===== Page excerpt =====

A handful of people were taken to hospital after violence at the university in Caracas following a march that drew thousands of students protesting Chavez's move to scrap term limits in a December referendum.

The government described the protest, one of several recent student-led demonstrations against the reform, as an opposition effort to destabilize the country in the run-up to the Dec. 2 referendum that pollsters say Chavez is likely to win.

While the exact circumstances of the incident remained unclear, was the first time in the campaign there were serious injuries and came days after Chavez said the opposition wanted to stoke violence to destabilize the country.

The OPEC nation's civil defense chief, Antonio Rivero, told Globovision television station from the scene of the violence, that at least two people were shot and wounded.

The station showed images of hooded men throwing objects into university classes and other people, apparently students, running away.

Witnesses told Globovision, which is openly critical of Chavez and sympathetic to the opposition, that the assailants fired guns and threw tear gas canisters.

===== Given records =====

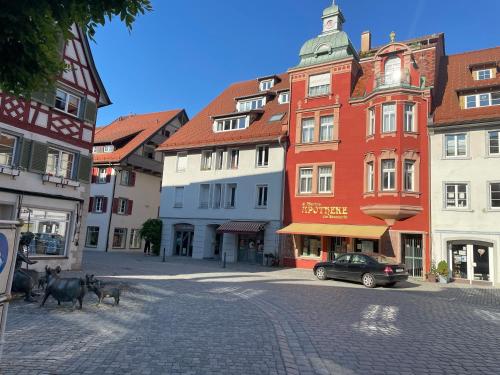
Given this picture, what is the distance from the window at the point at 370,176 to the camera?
24703mm

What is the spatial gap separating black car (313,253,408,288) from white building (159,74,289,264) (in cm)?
826

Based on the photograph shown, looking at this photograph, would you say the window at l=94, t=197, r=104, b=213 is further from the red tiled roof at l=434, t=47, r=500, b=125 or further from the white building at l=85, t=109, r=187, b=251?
the red tiled roof at l=434, t=47, r=500, b=125

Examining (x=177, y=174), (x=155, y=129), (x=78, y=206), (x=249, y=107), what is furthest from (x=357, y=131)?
(x=155, y=129)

=====

● **Task prompt**
Reproduce the passage of the report on the Caracas university violence, beginning at the words "The OPEC nation's" and stopping after "shot and wounded.".

● **Output below**
The OPEC nation's civil defense chief, Antonio Rivero, told Globovision television station from the scene of the violence, that at least two people were shot and wounded.